The margin of error is: 0.01526
The 95% confidence interval is:  [0.016777447859559147, 0.047288260559332024]
The p-value is: 0.0000386257


In [161]:
# bootstrap method
size = 10000

#initialize empty array
bs_reps = np.empty(size)

np.random.seed(12345)

for i in range(size):
    # permute order of the data
    perm = np.random.permutation(data.call.values)
    # take first half as sample for w, second as sample for b
    sample_w = perm[:nw]
    sample_b = perm[nw:]
    #find the difference in sample means, append to the array bs_reps
    bs_reps[i] = np.abs(np.mean(sample_w) - np.mean(sample_b))
    
bs_pvalue = np.sum( bs_reps >= diff) / size
print("Bootstrap p-value is: %.10f" % bs_pvalue)

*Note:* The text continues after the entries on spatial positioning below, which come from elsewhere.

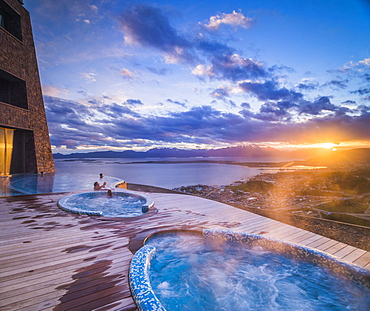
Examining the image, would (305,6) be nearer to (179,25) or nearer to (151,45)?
(179,25)

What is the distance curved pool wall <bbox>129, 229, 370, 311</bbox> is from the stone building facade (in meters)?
13.0

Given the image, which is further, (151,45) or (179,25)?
(151,45)

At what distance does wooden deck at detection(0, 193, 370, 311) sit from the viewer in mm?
1870

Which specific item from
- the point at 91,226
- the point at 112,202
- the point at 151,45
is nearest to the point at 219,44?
the point at 151,45

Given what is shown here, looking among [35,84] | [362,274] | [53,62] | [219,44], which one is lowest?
[362,274]

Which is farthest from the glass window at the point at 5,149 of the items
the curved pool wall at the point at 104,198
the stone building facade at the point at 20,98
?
the curved pool wall at the point at 104,198

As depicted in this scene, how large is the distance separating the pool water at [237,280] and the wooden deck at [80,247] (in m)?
0.42

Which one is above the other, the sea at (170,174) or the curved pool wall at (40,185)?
the curved pool wall at (40,185)

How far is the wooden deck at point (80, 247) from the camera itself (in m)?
1.87

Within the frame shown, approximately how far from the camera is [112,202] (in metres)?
7.26

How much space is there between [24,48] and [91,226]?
14.9 meters

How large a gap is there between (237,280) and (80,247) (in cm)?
274

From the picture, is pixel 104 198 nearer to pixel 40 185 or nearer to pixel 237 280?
pixel 40 185

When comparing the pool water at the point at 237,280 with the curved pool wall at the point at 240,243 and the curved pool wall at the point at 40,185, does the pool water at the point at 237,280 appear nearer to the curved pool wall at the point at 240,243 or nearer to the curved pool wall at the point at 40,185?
the curved pool wall at the point at 240,243
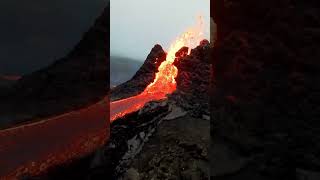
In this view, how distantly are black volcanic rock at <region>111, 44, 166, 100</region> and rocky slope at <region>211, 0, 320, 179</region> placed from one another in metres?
0.72

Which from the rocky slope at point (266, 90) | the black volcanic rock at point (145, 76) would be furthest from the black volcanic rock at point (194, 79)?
the rocky slope at point (266, 90)

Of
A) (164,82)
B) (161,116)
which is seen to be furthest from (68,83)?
(164,82)

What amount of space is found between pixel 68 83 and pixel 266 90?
1076 mm

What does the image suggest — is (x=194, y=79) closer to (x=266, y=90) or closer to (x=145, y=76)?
(x=145, y=76)

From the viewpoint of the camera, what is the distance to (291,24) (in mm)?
2553

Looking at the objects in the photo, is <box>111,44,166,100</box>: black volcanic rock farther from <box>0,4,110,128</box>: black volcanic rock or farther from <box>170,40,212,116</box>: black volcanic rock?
<box>0,4,110,128</box>: black volcanic rock

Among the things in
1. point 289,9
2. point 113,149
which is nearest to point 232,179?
point 113,149

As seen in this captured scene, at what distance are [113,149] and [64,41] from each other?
82 cm

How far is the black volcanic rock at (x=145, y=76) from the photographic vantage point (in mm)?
3414

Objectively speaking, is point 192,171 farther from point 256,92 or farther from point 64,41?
point 64,41

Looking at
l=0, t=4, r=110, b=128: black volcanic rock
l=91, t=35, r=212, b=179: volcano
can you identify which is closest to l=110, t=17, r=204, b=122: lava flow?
l=91, t=35, r=212, b=179: volcano

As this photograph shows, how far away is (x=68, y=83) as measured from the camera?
98.0 inches

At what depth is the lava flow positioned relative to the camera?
3168 mm

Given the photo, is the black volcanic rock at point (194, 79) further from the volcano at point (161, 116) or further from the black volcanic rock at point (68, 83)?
the black volcanic rock at point (68, 83)
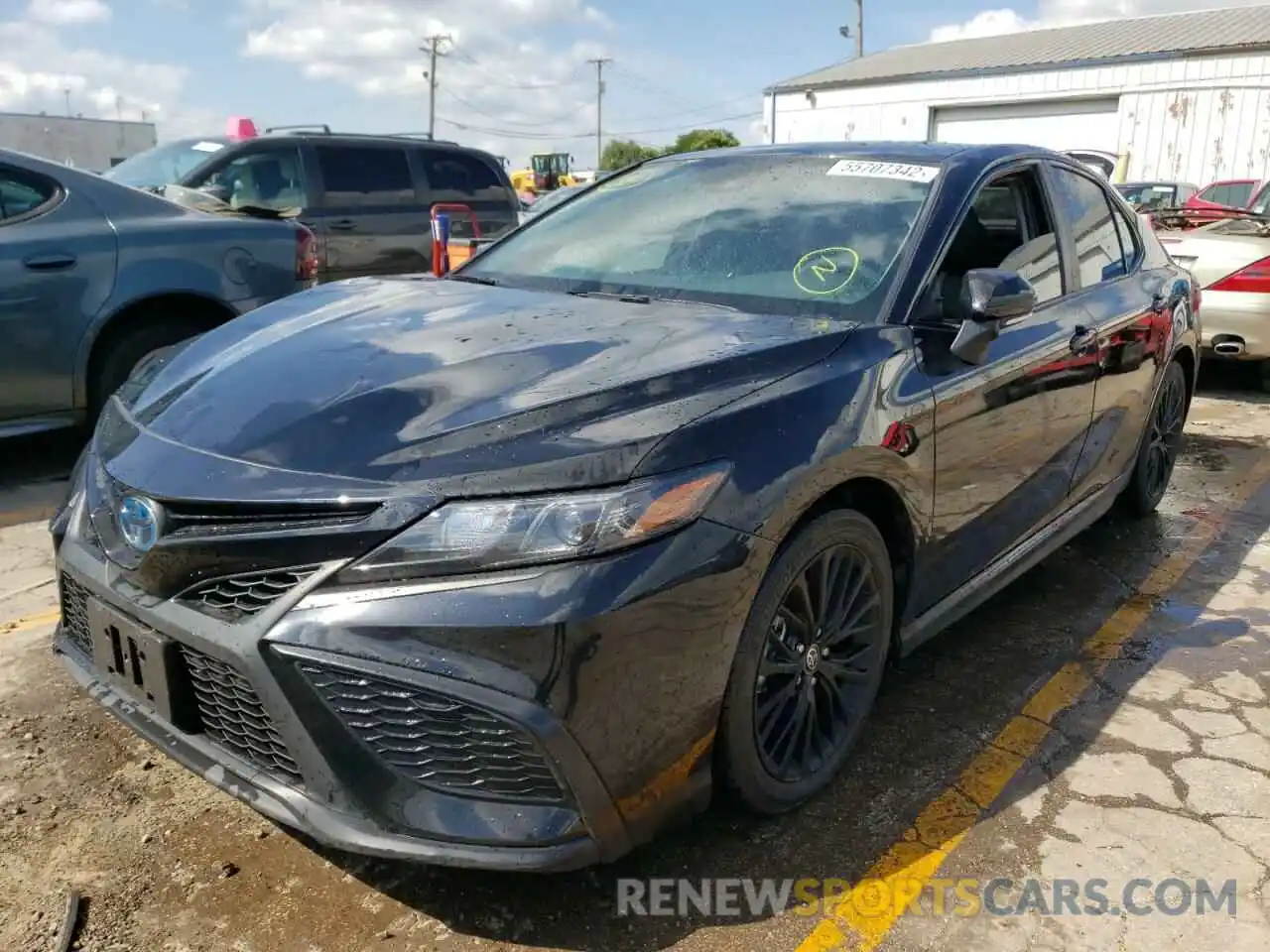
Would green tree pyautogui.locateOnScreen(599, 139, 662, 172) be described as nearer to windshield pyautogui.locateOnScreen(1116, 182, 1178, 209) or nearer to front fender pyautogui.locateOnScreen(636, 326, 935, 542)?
windshield pyautogui.locateOnScreen(1116, 182, 1178, 209)

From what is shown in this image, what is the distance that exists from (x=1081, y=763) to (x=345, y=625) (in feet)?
6.73

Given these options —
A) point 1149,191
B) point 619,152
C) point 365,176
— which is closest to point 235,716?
point 365,176

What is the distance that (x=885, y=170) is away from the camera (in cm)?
319

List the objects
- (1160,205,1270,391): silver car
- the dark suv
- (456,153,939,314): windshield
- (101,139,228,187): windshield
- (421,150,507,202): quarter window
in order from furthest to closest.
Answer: (421,150,507,202): quarter window, (101,139,228,187): windshield, the dark suv, (1160,205,1270,391): silver car, (456,153,939,314): windshield

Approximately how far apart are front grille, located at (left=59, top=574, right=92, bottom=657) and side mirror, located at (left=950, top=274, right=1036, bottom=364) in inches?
86.1

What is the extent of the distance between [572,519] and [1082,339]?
2338mm

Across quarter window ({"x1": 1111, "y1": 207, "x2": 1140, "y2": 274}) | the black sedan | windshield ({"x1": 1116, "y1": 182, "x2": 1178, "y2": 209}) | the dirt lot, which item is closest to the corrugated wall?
windshield ({"x1": 1116, "y1": 182, "x2": 1178, "y2": 209})

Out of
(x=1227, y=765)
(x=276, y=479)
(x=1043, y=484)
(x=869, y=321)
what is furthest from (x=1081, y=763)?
(x=276, y=479)

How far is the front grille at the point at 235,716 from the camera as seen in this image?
6.38 feet

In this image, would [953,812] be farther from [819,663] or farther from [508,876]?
[508,876]

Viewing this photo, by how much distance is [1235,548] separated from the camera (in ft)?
15.1

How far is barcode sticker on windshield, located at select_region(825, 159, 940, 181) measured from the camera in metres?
3.13

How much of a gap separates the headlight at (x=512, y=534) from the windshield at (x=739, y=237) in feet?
3.55

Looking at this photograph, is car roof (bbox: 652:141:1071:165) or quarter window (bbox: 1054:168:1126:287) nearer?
car roof (bbox: 652:141:1071:165)
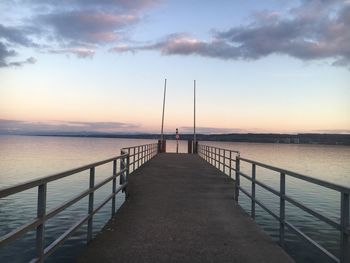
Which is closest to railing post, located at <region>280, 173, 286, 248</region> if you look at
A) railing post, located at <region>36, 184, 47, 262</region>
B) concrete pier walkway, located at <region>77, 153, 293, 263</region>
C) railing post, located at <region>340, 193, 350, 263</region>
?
concrete pier walkway, located at <region>77, 153, 293, 263</region>

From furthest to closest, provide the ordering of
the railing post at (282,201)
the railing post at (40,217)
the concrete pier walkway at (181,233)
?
the railing post at (282,201) < the concrete pier walkway at (181,233) < the railing post at (40,217)

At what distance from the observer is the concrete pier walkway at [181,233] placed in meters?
6.04

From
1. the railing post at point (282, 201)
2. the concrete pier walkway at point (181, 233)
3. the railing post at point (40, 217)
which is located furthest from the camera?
the railing post at point (282, 201)

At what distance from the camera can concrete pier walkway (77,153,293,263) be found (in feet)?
19.8

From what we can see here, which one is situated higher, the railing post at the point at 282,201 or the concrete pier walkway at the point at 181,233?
the railing post at the point at 282,201

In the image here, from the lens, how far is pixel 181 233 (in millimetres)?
7312

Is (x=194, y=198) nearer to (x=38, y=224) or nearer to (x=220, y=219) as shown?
(x=220, y=219)

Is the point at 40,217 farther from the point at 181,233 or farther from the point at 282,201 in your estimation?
the point at 282,201

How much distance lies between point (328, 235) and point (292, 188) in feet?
47.9

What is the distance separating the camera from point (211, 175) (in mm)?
17234

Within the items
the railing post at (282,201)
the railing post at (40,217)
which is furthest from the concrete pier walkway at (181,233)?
the railing post at (40,217)

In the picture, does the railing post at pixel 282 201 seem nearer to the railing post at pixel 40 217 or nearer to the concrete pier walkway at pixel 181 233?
the concrete pier walkway at pixel 181 233

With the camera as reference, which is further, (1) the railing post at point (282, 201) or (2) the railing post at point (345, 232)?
(1) the railing post at point (282, 201)

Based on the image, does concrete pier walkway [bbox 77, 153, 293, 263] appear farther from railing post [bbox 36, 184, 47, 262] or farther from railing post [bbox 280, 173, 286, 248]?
railing post [bbox 36, 184, 47, 262]
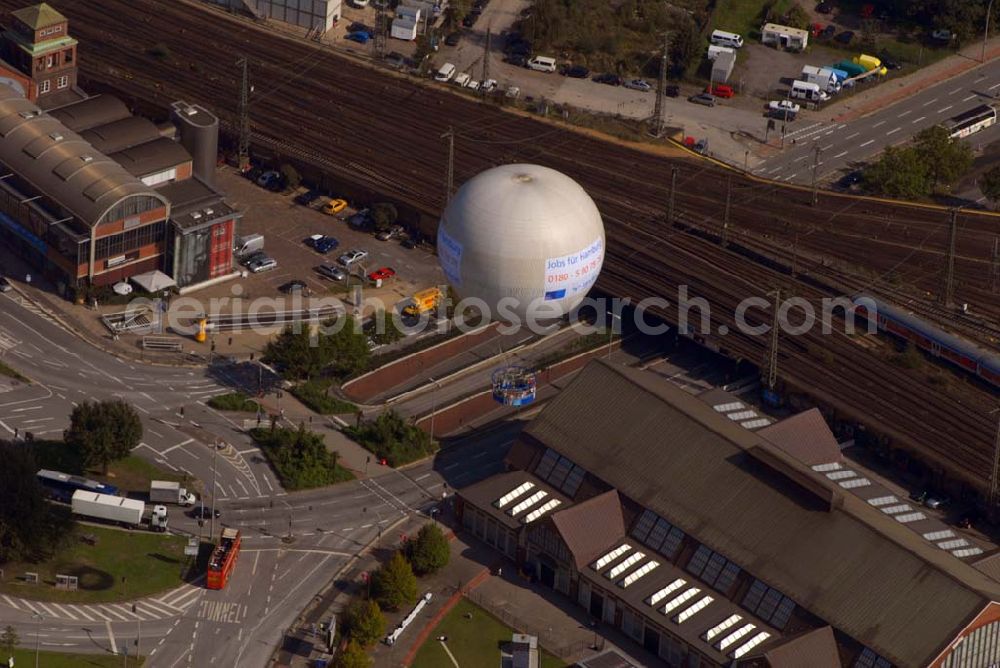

Bootstrap p-value is: 0.0000000000


<div class="span5 alert alert-success">
<p> Your answers to Q4 and Q5 here </p>
</div>

## 4) Write a story describing the statistical significance in the context or the original problem.
In both the statistical and bootstrap methods, our p-values were less than our alpha. Therefore we rejected the null hypothesis that the proportion of call backs for each group were the same, in favor of the alternative hypothesis that the proportion of call backs for the two groups were *not* the same. In other words, there is a statistically significant difference between the call back rates for resumes that have white or black sounding names. And thus we conclude that race may have played a role in determining the rate of call backs for resumes. On average, resumes with black sounding names received call backs at lower rates than resumes with white sounding names.

## 5) Does your analysis mean that race/name is the most important factor in callback success? Why or why not? If not, how would you amend your analysis?

Our analysis does not mean that race was *the most important* factor in call-back rates. Only that race may have played an important role. The fact that the names were assigned randomly should account for other confounding variables which may have influence as well, such as education level, experience, gender, age, or geographic location. A future analysis may need to investigate the role these factors (and possibly others) may have played in influencing call back rates, in order to get a better idea of which ones had a stronger influence (or possibly *the strongest influence*) on call-back rates.